* _DIRECTIONS_
Reproduce the text of every record below word for word, leaving the pictures out.

* _DATA PROVIDED_
# # # #

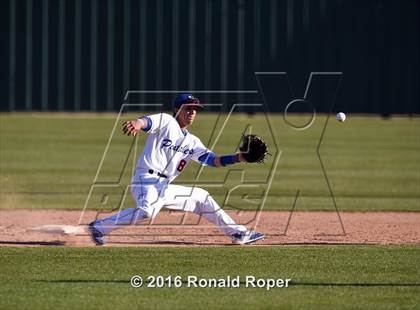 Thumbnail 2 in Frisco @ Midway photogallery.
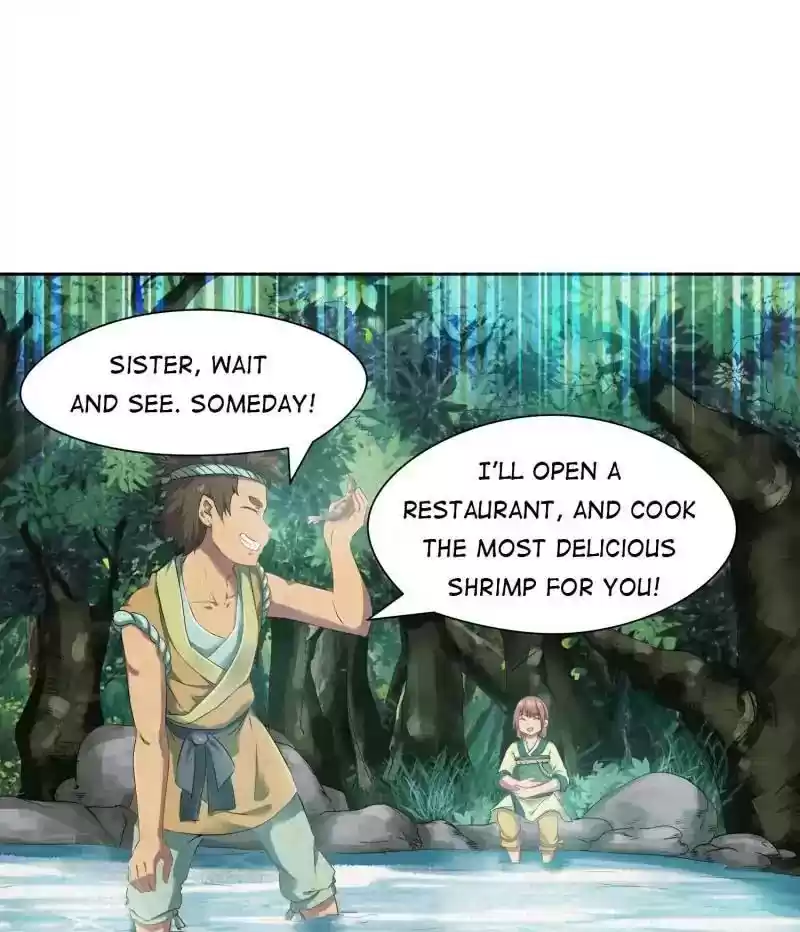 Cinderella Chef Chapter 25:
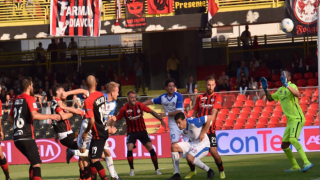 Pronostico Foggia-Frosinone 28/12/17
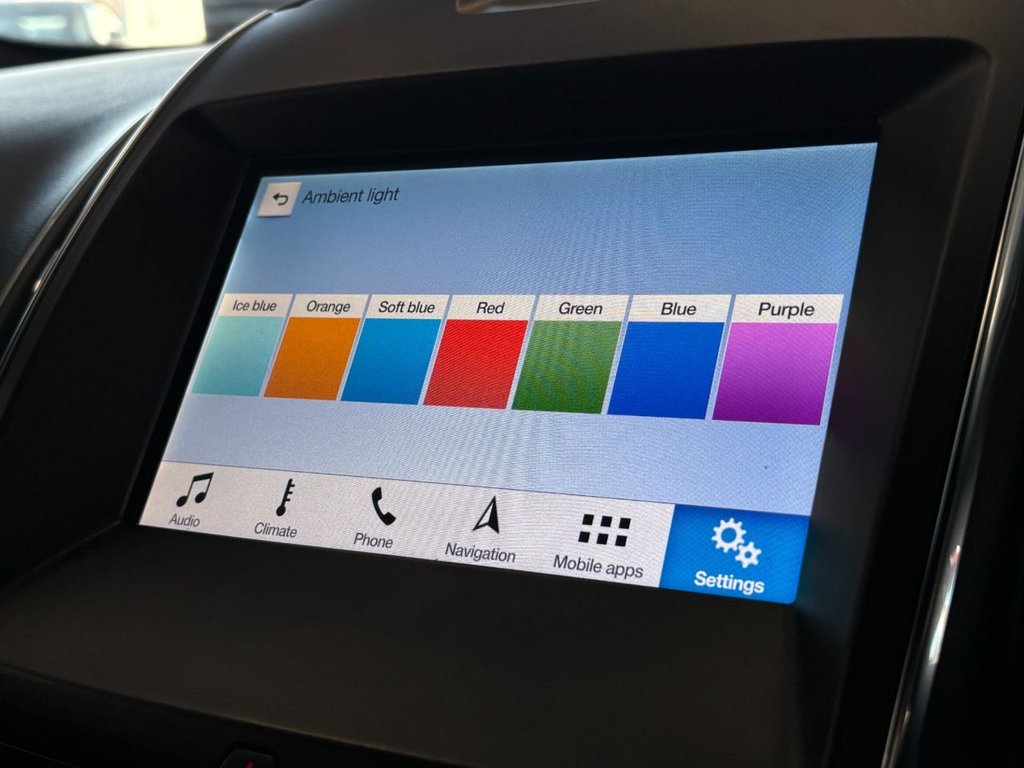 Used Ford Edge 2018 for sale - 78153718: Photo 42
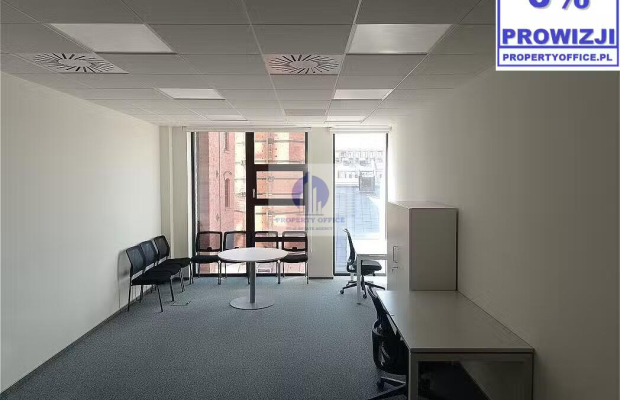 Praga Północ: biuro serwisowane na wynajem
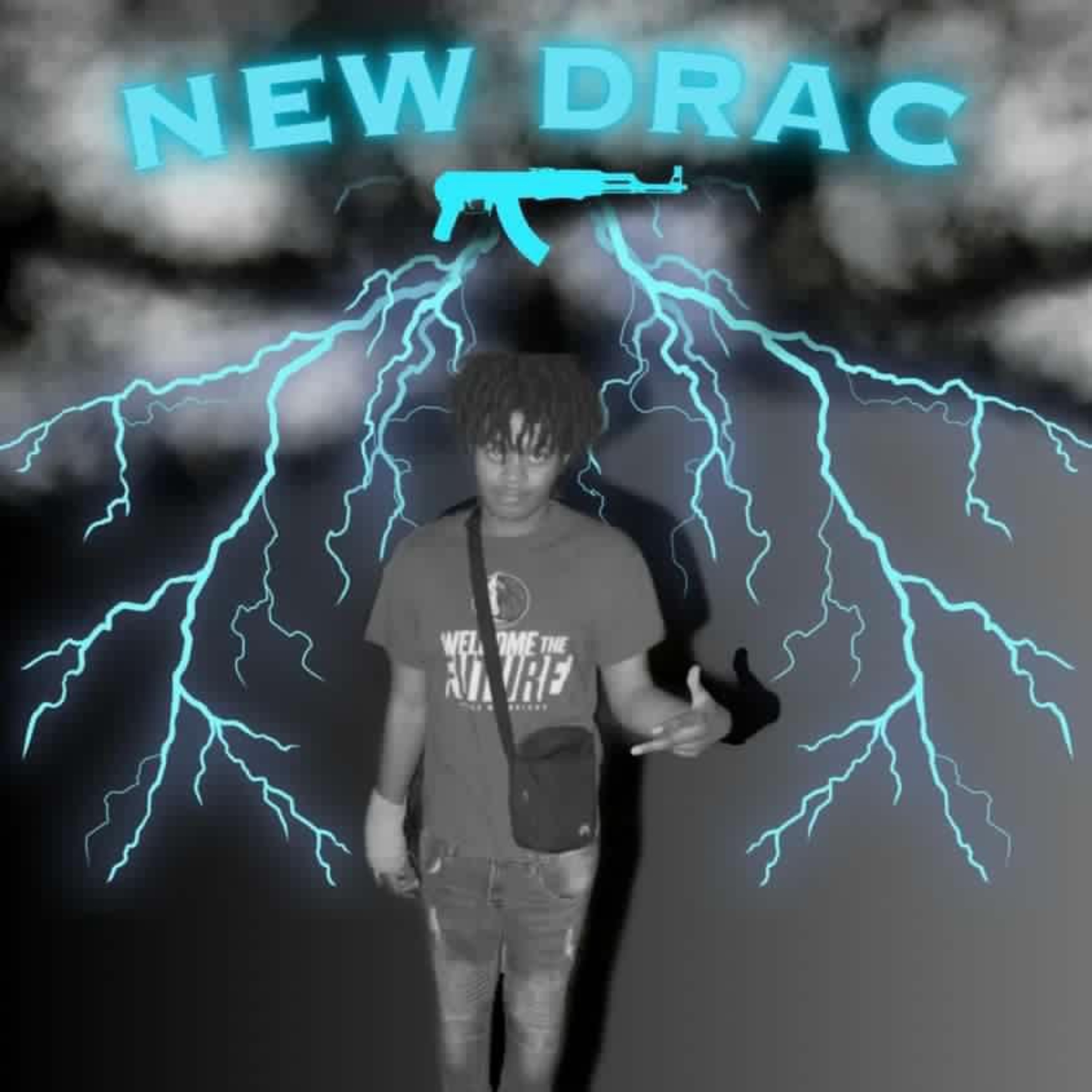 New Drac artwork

# # # #

* _RESPONSE BOX_
 Thumbnail 2 in Frisco @ Midway photogallery.
 Cinderella Chef Chapter 25:
 Pronostico Foggia-Frosinone 28/12/17
 Used Ford Edge 2018 for sale - 78153718: Photo 42
 Praga Północ: biuro serwisowane na wynajem
 New Drac artwork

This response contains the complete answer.